*Material for this exercise*:
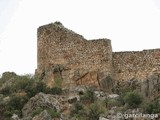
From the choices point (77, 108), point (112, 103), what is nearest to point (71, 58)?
point (77, 108)

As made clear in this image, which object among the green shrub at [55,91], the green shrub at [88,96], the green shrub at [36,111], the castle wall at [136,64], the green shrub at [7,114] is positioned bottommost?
Answer: the green shrub at [7,114]

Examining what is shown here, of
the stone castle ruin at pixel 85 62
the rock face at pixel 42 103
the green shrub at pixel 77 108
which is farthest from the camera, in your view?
the stone castle ruin at pixel 85 62

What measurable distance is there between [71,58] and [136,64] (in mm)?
4792

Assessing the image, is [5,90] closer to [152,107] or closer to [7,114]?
[7,114]

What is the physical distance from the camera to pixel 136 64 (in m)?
50.6

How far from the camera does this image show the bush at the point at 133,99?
151 feet

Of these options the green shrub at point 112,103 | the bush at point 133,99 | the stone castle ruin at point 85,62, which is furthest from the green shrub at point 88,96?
the bush at point 133,99

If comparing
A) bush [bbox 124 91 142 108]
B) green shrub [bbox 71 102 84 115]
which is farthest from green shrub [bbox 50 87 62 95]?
bush [bbox 124 91 142 108]

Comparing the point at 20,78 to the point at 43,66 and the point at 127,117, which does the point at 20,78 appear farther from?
the point at 127,117

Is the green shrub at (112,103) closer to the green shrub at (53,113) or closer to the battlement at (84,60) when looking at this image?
the battlement at (84,60)

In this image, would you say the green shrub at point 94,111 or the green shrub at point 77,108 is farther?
the green shrub at point 77,108

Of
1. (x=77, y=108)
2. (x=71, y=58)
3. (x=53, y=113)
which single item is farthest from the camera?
(x=71, y=58)

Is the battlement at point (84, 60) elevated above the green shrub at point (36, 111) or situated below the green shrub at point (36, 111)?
above

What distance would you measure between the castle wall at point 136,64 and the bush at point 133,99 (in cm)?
349
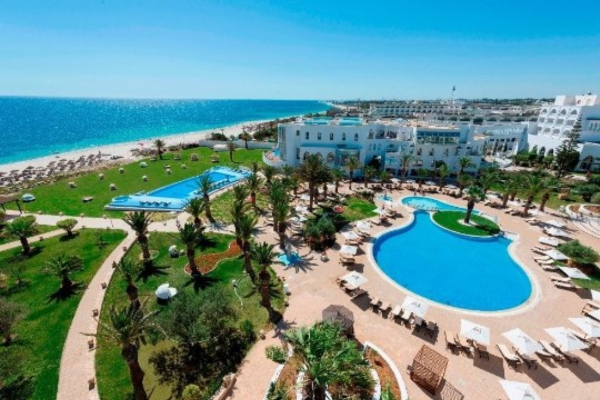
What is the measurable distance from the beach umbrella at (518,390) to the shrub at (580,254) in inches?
681

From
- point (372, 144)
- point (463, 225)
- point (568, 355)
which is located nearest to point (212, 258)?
point (568, 355)

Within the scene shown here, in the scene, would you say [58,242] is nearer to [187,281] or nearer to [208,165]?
[187,281]

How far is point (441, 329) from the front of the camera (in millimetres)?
19109

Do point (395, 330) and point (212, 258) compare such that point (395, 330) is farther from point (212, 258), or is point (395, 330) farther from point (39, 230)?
point (39, 230)

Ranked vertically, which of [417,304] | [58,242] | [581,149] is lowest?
[58,242]

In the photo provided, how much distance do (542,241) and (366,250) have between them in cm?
1818

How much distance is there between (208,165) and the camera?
6025cm

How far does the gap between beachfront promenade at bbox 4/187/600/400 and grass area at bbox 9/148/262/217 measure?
51.2 ft

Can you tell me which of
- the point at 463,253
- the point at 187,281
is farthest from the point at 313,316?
the point at 463,253

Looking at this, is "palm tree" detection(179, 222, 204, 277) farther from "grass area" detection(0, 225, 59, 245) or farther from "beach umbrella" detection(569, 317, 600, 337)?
"beach umbrella" detection(569, 317, 600, 337)

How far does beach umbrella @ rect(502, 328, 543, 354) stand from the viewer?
1644cm

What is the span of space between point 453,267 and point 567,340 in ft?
34.6

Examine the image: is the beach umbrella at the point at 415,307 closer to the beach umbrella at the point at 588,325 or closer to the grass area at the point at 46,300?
the beach umbrella at the point at 588,325

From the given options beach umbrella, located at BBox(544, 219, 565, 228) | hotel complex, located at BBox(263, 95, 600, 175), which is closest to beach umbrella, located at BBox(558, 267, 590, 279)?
beach umbrella, located at BBox(544, 219, 565, 228)
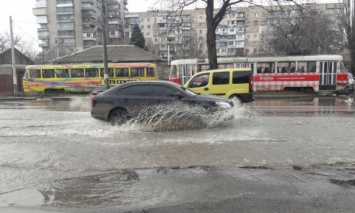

*Direction*: Locate every line in the rows above that contains the word "camera", and copy each one out in full. Case counts, so match only that exact spelling.

*Reply to the task*:
which is farthest from the camera, in your view?
What is the physical distance from the camera to pixel 136 64 (in m)?
How far from the camera does this image show the bush at the point at 133,99?
which single item is farthest from the camera?
How far is point (441, 329) from the front of the camera (in millimetres)?
How much distance is there between (208,165) and the camera?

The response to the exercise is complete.